The methodology of filtering out a subset of wells is clear and coherent, and the correlation-based selection is easy to follow. However, I wonder how the results might change if a spatio-dynamic clustering were used instead. In this context, it would help to justify why a correlation-based approach was preferred over other clustering methods. A useful discussion point is whether adding hydrogeological classifications (in addition to the dynamic similarity) could provide meaningful context before applying the global model, and whether longer time series (where available) would be expected to improve model performance.
Specific comments:
Line 16: missing reference.
Line 17: are often slower (not always, as in the case of Karst)
Line 104-107: Please rephrase for clarity. In the context of this sentence, it is not clear what “unseen location” means
Line 122: was HYRAS or ERA5-Land used in this case?
Line 193- 195: “Groundwater drought” is defined and interpreted in different ways across the literature. In this manuscript, it appears to be implicitly defined as periods when groundwater levels fall below the 10th percentile (“the 10th and 90th percentiles of the observed distribution in the test set.”), but this threshold is not stated clearly or justified. Please explicitly define the drought criterion, provide a reference (or brief background) for the use of the 10th-percentile threshold, and clarify your terminology. How these lines relate to line 305: “For each well, low extremes were defined as values in the test period below the 1st percentile of its training distribution, and high extremes as values above the 99th percentile”.?
Section 4.4 is duplicated to 4.5.

Citation: https://doi.org/10.5194/egusphere-2025-4055-RC1
- AC1: 'Reply on RC1', Marc Ohmer, 03 Feb 2026
  
  We thank RC1 for the thorough and constructive review.
  
  A detailed point-by-point response is provided in the attached PDF file.
  
  In summary, we have revised the manuscript accordingly and clarified the main points raised.
  
  Citation: https://doi.org/10.5194/egusphere-2025-4055-AC1
RC2:
'Comment on egusphere-2025-4055', Anonymous Referee #2, 06 Jan 2026

“Never Train a Deep Learning Model on a Single Well? Revisiting Training Strategies for Groundwater Level Prediction” by Ohmer and Liesch presents an interesting study on the design of DL models for groundwater timeseries modelling. Even though there already exists a substantial amount of DL applications on groundwater timeseries modelling, I believe that the study design and the obtained results add novelty to the existing work. I have several points that I wish to see addressed prior to publication.

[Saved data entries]
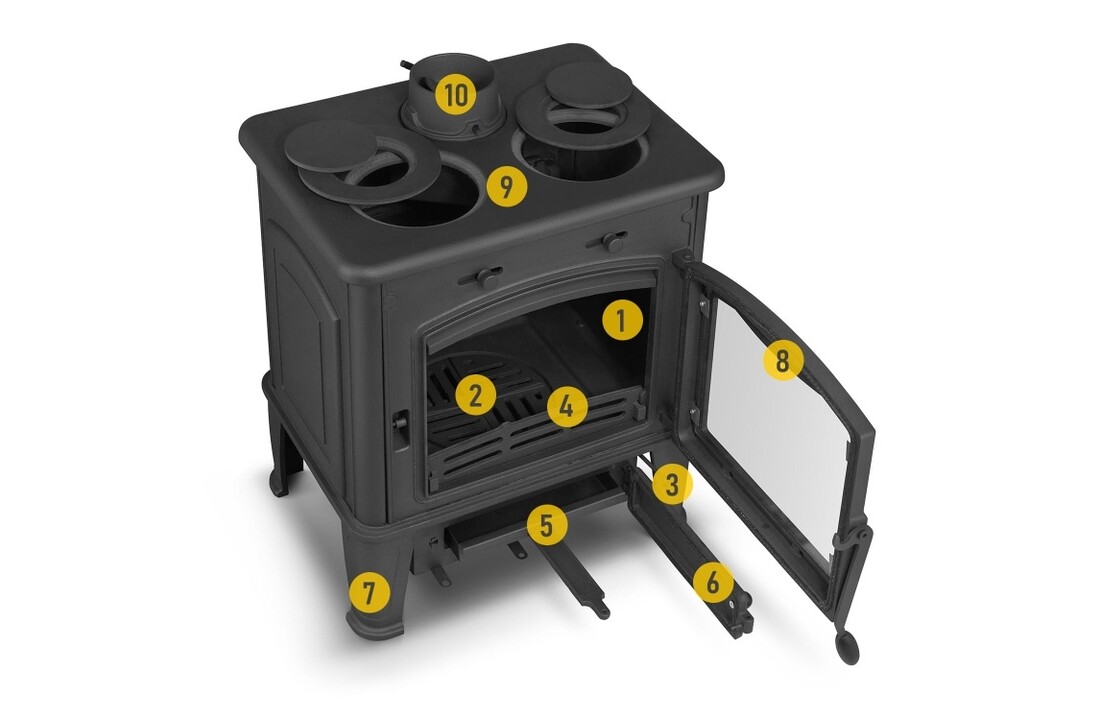 10
9
1
8
2
4
3
5
6
7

#### [Task description]
Write out the part of the review comments from "The methodology of" to "16: missing reference.", word for word. The saved data has no part in what you are asked to do here.

#### [Solution to this exercise]
The methodology of filtering out a subset of wells is clear and coherent, and the correlation-based selection is easy to follow. However, I wonder how the results might change if a spatio-dynamic clustering were used instead. In this context, it would help to justify why a correlation-based approach was preferred over other clustering methods. A useful discussion point is whether adding hydrogeological classifications (in addition to the dynamic similarity) could provide meaningful context before applying the global model, and whether longer time series (where available) would be expected to improve model performance.
Specific comments:
Line 16: missing reference.